Na justificativa apresentada para a inovação legislativa, foi ponderado que a não persecução disciplinar seria um avanço ao permitir abordagem mais flexível e proporcional aos casos, sem perder de vista a responsabilidade e a seriedade que devem nortear a atuação do advogado. A OAB estaria equilibrando a eficácia na fiscalização ética com a preservação dos direitos dos seus inscritos.

Seccionais da Ordem como a do Estado de São Paulo, notoriamente a maior da federação, trataram, então, de logo colocar em prática através de normativos seus a medida despenalizadora, o que, data vênia, a nosso sentir, vulnera e conflita com o disposto no Estatuto da OAB (Lei federal 8.906/1994) no tocante às competências privativas do Conselho Federal (art. 54, inc. V – “editar e alterar o Regulamento Geral, o Código de Ética e Disciplina e os Provimentos que julgar necessários”).

Pela Resolução paulista:

1) o ANPP pode ser celebrado por advogado(a), sociedade de advogado(a) e estagiário(a) que figure(m) como representado(a)(s) em PAD.

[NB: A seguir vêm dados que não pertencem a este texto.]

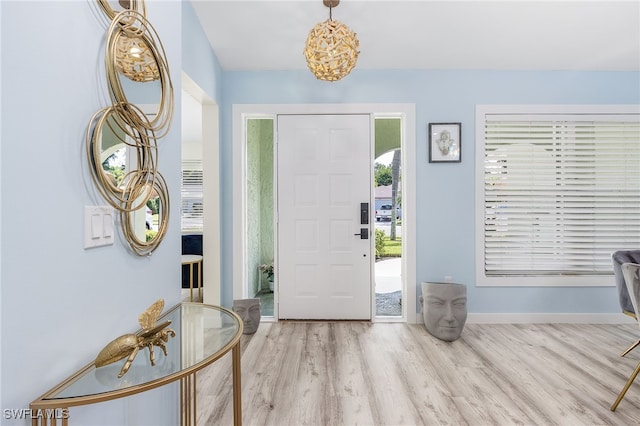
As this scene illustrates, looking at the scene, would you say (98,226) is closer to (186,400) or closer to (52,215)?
(52,215)

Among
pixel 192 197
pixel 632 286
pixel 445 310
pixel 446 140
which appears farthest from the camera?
pixel 192 197

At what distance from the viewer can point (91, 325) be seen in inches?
35.0

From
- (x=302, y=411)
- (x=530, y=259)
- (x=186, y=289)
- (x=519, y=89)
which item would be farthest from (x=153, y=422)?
(x=519, y=89)

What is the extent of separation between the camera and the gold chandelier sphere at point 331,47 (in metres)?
2.21

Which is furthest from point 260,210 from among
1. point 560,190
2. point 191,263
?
point 560,190

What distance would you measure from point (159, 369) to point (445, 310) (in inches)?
99.5

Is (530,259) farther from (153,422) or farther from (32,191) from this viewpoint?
(32,191)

2) não se pode estar diante de caso de arquivamento ou de indeferimento liminar da representação.

3) a celebração do ANPP suspende os prazos prescricionais até a sua extinção pelo integral cumprimento.

4) a celebração do acordo de não persecução disciplinar não implica confissão.

5) o descumprimento do ANPP resultará na retomada do processo disciplinar, impedindo que a parte representada celebre novo acordo no mesmo processo.

6) descabe o ANPP:

6.1) quando a infração disciplinar imputada for também fato tipificado como crime punível com pena mínima superior a 4 (quatro) anos, salvo absolvição ou extinção da punibilidade reconhecida ao tempo da proposta de acordo;

6.2) quando a infração disciplinar imputada for punível com a sanção disciplinar de exclusão prevista no art. 38, incs. I e II, do EAOAB;

6.3) nos casos de racismo, discriminação e violência contra a mulher, conforme tratados no EAOAB, no Código de Ética e Disciplina, nos Provimentos e Resoluções;

6.4) nas infrações disciplinares previstas no art. 34, inc. XXX, do EAOAB;

6.5) quando a parte representada for reincidente por infração ético-disciplinar punível com suspensão aplicada em processo disciplinar nos últimos 5 (cinco) anos anteriores à conduta a ser apurada;

6.6) se a parte representada tiver sido beneficiada nos 5 (cinco) anos anteriores ao cometimento da conduta a ser apurada, em acordo de não persecução disciplinar;

6.7) enquanto estiver no cumprimento de cautelar de suspensão preventiva;

6.8) quando houver descumprido o termo de ajustamento de conduta (TAC) celebrado anteriormente nos mesmos autos.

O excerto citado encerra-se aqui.